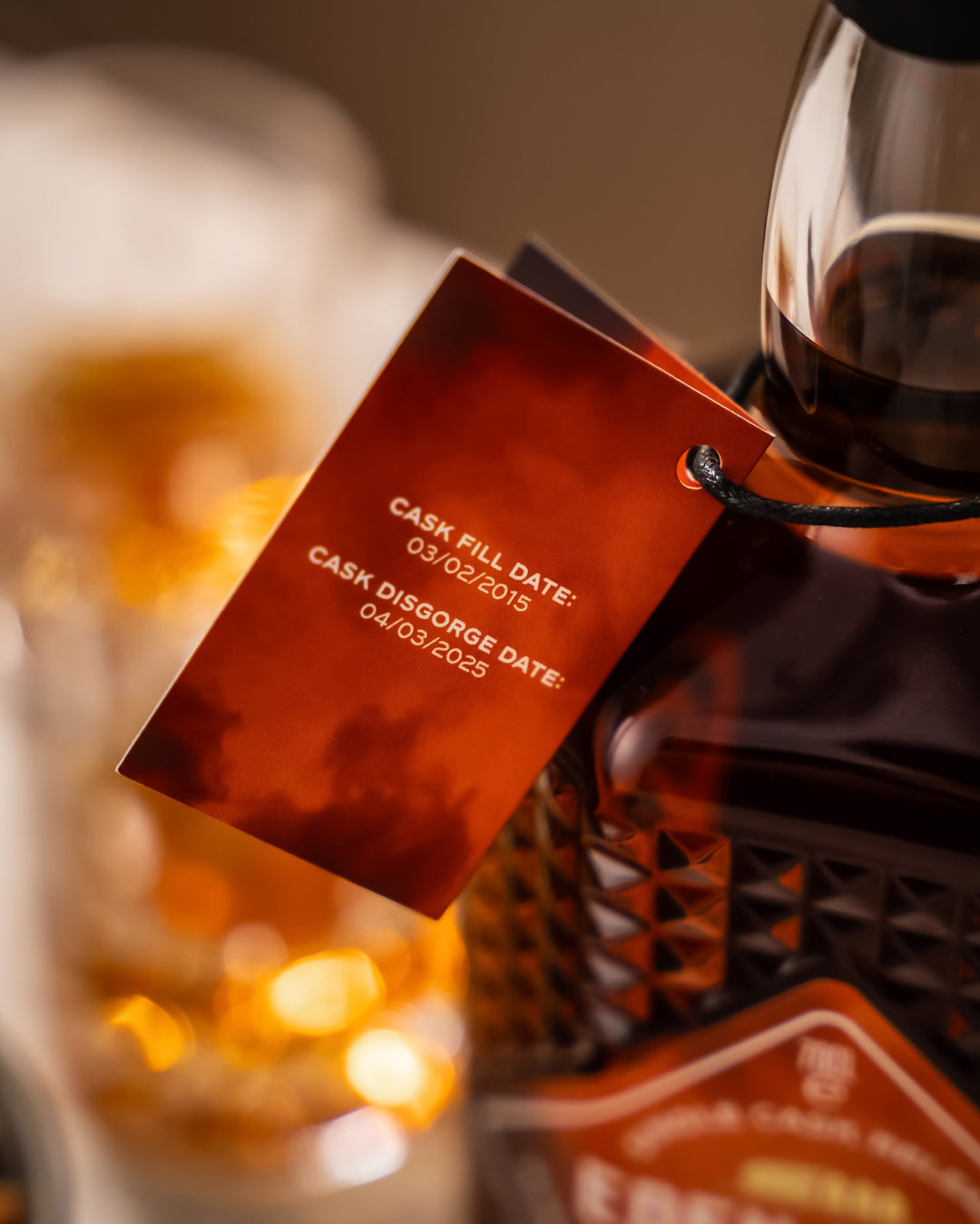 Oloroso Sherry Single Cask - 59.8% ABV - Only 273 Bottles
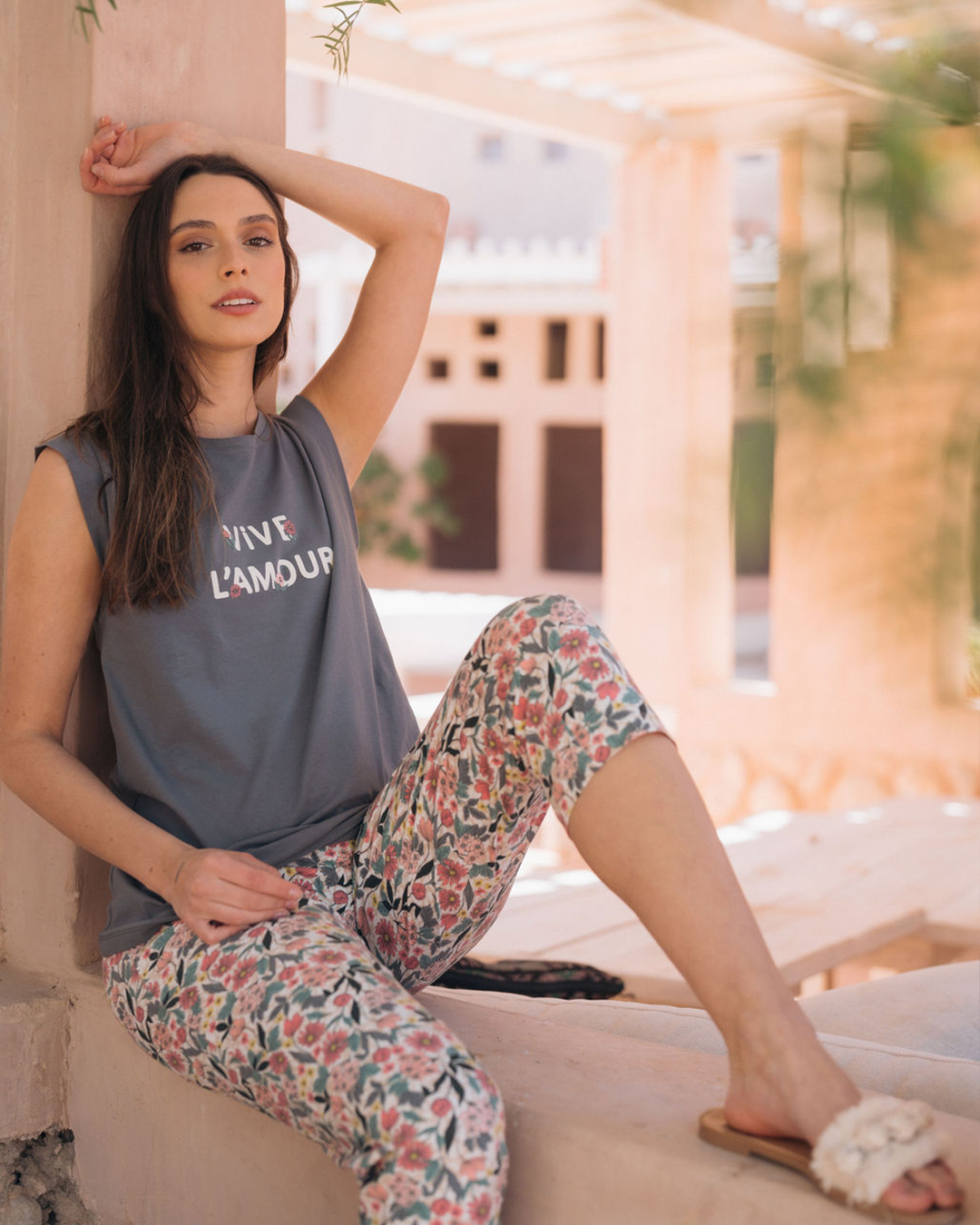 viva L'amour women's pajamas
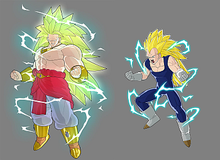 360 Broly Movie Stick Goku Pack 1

### What is expected
Your copy should hold all the data word for word. It should hold no pictures.

### Answer to this task
 Oloroso Sherry Single Cask - 59.8% ABV - Only 273 Bottles
 viva L'amour women's pajamas
 360 Broly Movie Stick Goku Pack 1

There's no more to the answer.